Last edited: Apr 29, 2004
4. May 14, 2004

### Gokul43201

Staff Emeritus
The number of unachievable lengths for any pair (L, L+1) is L(L-1)/2. Since 2048 is not of this form, the numbers can not be consecutive.

If the pair has 2 evens then there are an infinite number of unachievables - all odd lengths.

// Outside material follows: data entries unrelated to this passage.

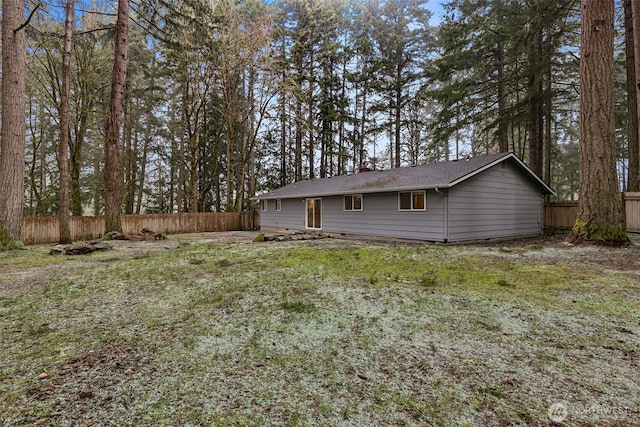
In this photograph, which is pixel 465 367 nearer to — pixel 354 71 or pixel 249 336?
pixel 249 336

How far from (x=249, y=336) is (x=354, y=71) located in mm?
21022

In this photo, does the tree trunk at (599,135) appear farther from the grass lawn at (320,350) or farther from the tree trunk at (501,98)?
the tree trunk at (501,98)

Need to look at odd pairs and odd,even pairs to find patterns - assuming they exist. Vague ideas are forming in my head about the convergence of sections of consecutive unachievables. Let's explore.

5. May 14, 2004

### Gokul43201

Staff Emeritus
Plz ignore my naivete, if the above is obvious. This is my first time here.

6. May 24, 2004

### davilla

Nice formula. How did you come across it?

True. You could also make that into a stronger statement fairly easily.

7. May 24, 2004

### Gokul43201

Staff Emeritus
Try it out with any such pair : say 14,15. Here's what you get for the lengths you CAN make :
14,15,
28,29,30,
42,43,44,45,
56,57,58,59,60, etc.

That sould make it obvious !

Eventually, I did come across a stronger form (can't remember it now) but it didn't lead me to a solution.

Will we see that sometime ?

8. May 29, 2004

### davilla

I don't think anyone's going to crank this one out by brute force.

9. May 30, 2004

### Gokul43201

Staff Emeritus

10. May 30, 2004

### Hurkyl

Staff Emeritus
Is that a challenge?

11. May 30, 2004

### Dazed&Confused

Never mind, I'll take the bus; that is unless there is another one of these things to deal with for the bus as well. If there is, I will stay at home until the trains are running again.

12. Jun 2, 2004

### Gokul43201

Staff Emeritus
Hope you don't say that 2048 is not a solution for any integer pair - cause we all use large chunks of "brute force" to help locate patterns, and that takes time and effort. So far, it does not seem impossible to find solutions of the form 2n, but I haven't been able to find enough to see a pattern. For non-consecutive numbers, there does not appear to be a polynomial pattern. Perhaps a combinatoric approach is what you need...can't find one !

And if you're wondering...I have NOT spent the last month trying to solve this puzzle.

13. Jun 2, 2004

### Gokul43201

Staff Emeritus
Did you mean "the numbers need to be relatively prime (or co-prime) to have a finite number of unmakeables" ?

Last edited: Jun 3, 2004
14. Jun 5, 2004

### davilla

There should be a pattern. The more interesting is the constructive proof of the formula.

That's it.

15. Jun 5, 2004

### Gokul43201

Staff Emeritus
So you refuse to throw in a hint ?

16. Jun 5, 2004

### Gokul43201

Staff Emeritus
WAIT...I'm getting somewhere...don't say anything yet...the clouds appear to be parting...tried neighbors...found pattern...looked at odds...found another pattern...went to n,n+3...found pattern there too...seeing pattern between patterns...could it be...better check...

17. Jun 5, 2004

### Gokul43201

Staff Emeritus
Solutions : relatively prime pairs among

$$2^x + 1, 2^{12-x} +1 ; x=1,2,3,4,5$$

i.e. (3,2049) (5,1025) (9,513) (17,257) (33,129)

Only last 2 pairs survive : 17,257 and 33,129

PS : With tracks of length m,n (relatively prime) the number of unbuildable lengths is :

$$N = (n-1)(m-1)/2$$

Last edited: Jun 5, 2004
18. Jun 11, 2004

### davilla

The formula is correct. I can't believe that, in coming up with the problem, I subtracted one from the factors of 2^blah instead of adding one. You may have found two solutions instead of the lone one I had expected, but thankfully it turns out there is some solution after all.

19. Jun 11, 2004

### Gokul43201

Staff Emeritus
Do you have a proof for why this is true ? I'd love to see it.